* _Excerpt provided_
Data Library New Installation

This section provides instructions for installing a new instance of the Data Library software on a server configured with CentOS Stream 9 or 10.

See also

To install CentOS Stream on the server, please reference Install CentOS Stream.

Installation of the Data Library software is automated using ansible, a configuration management tool which uses python3.12. A virtual python environment for this should already be installed in /opt/datalib_venv3.12, if the server installation process was followed. See Install python3.12, git and ansible.

Configure git

We currently use bitbucket.org as our git cloud repository.

The person installing and maintaining the Data Library should already have an account or should create an account on https://bitbucket.org. Each person maintaining the Data Library should have their own account and follow these instructions individually.

Once you have an account, inform the Data Library staff to grant you access to the repositories.

* _Dataset section_
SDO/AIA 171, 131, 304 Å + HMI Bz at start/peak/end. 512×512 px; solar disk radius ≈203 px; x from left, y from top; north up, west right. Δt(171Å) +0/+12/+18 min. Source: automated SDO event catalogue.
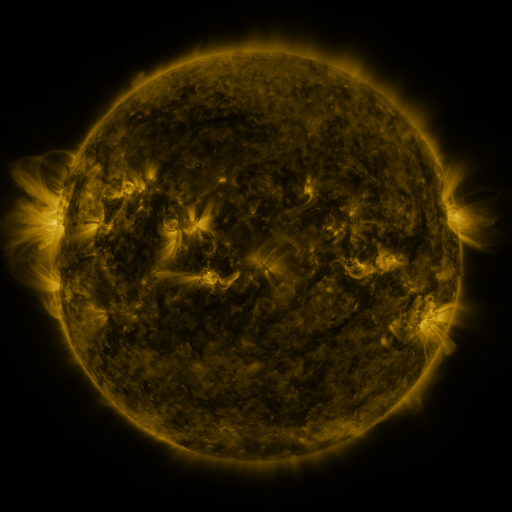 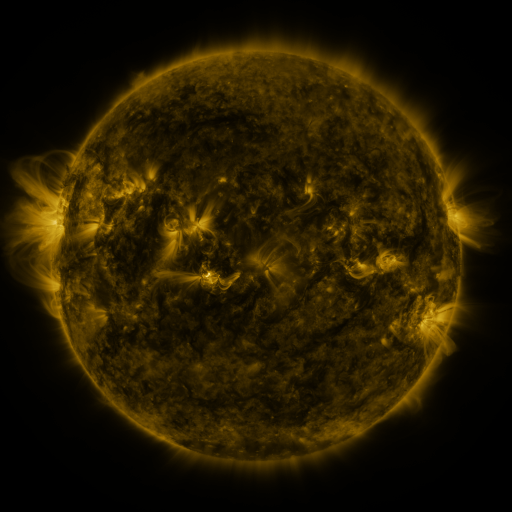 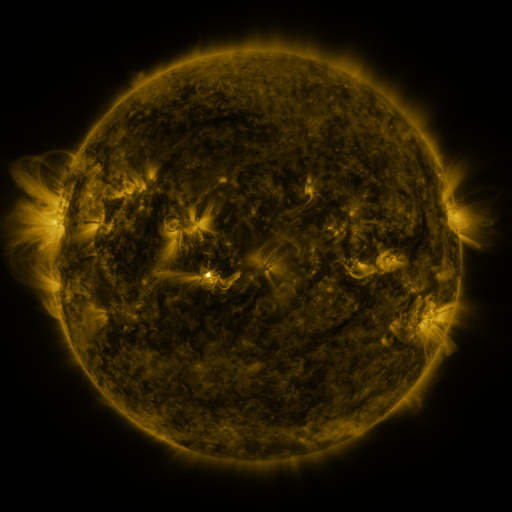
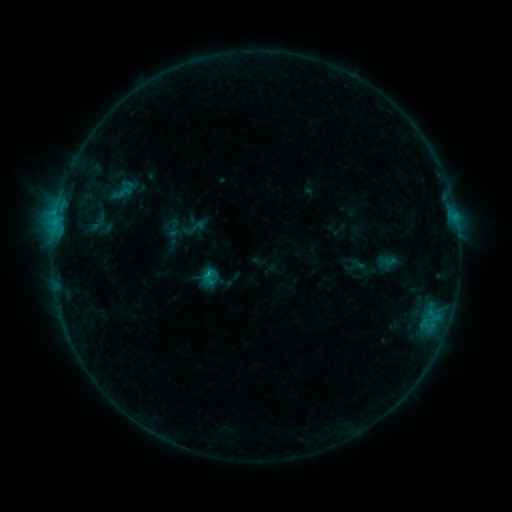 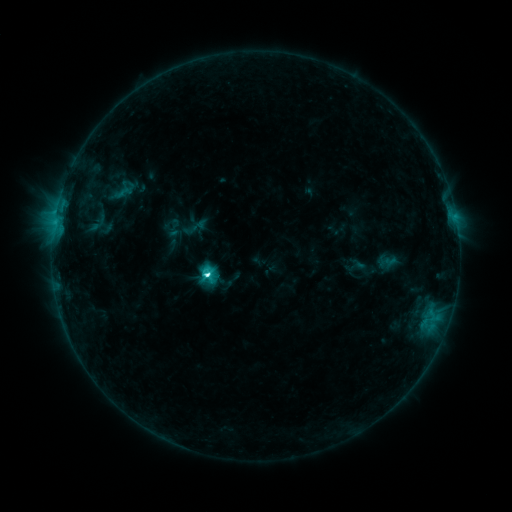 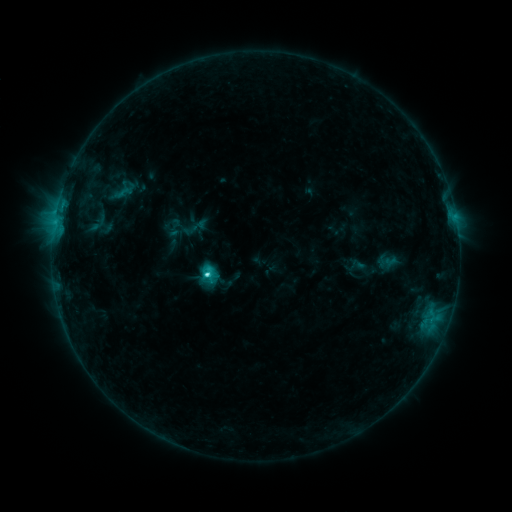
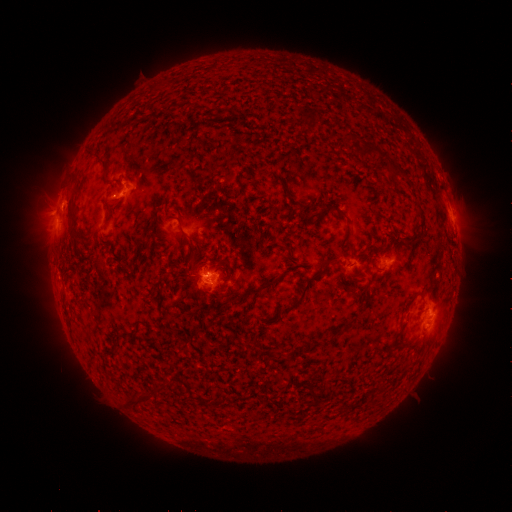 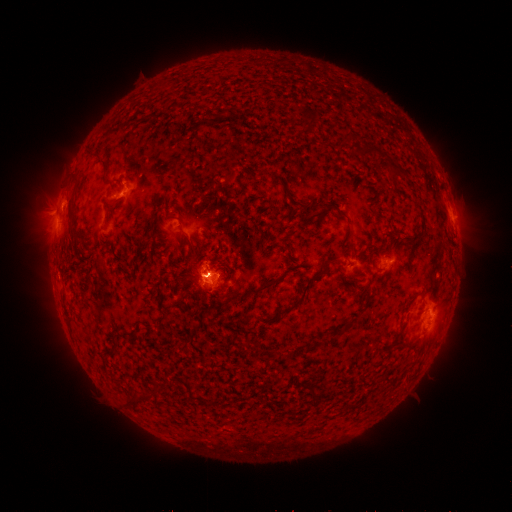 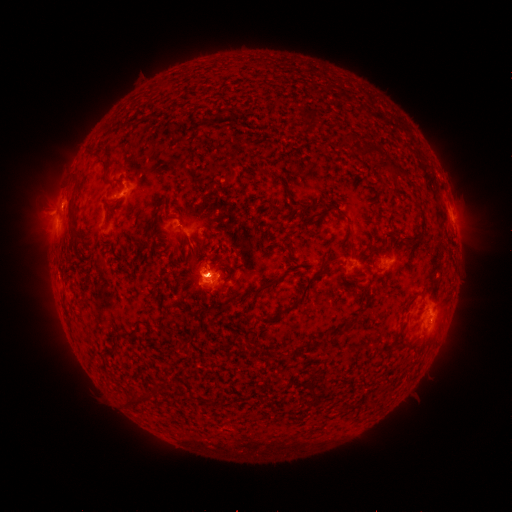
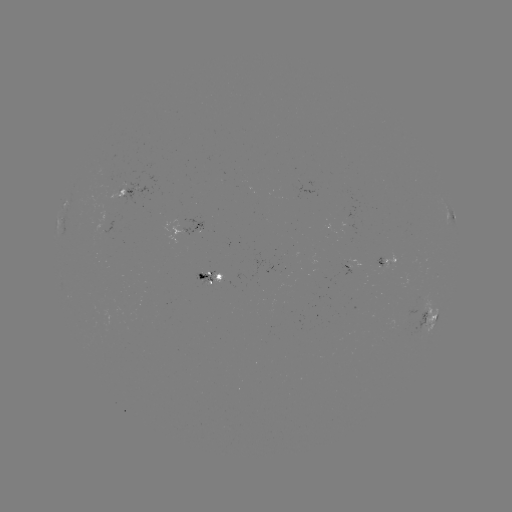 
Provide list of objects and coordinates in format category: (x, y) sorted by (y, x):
C5.1 flare: (210, 273)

* _Task set_
a) Using the Data Library installation page, answer these:
(i) Which operating system versions should the server run?
(ii) What tool automates the installation, and which Python version does it use?
(iii) Which site serves as the git cloud repository?
b) Set down the passage of the Data Library installation page starting with "To install CentOS" and going on through "to the repositories.".

* _Task results_
a)
(i) CentOS Stream 9 or 10.
(ii) Ansible, which uses python3.12.
(iii) bitbucket.org.

b)
To install CentOS Stream on the server, please reference Install CentOS Stream.

Installation of the Data Library software is automated using ansible, a configuration management tool which uses python3.12. A virtual python environment for this should already be installed in /opt/datalib_venv3.12, if the server installation process was followed. See Install python3.12, git and ansible.

Configure git

We currently use bitbucket.org as our git cloud repository.

The person installing and maintaining the Data Library should already have an account or should create an account on https://bitbucket.org. Each person maintaining the Data Library should have their own account and follow these instructions individually.

Once you have an account, inform the Data Library staff to grant you access to the repositories.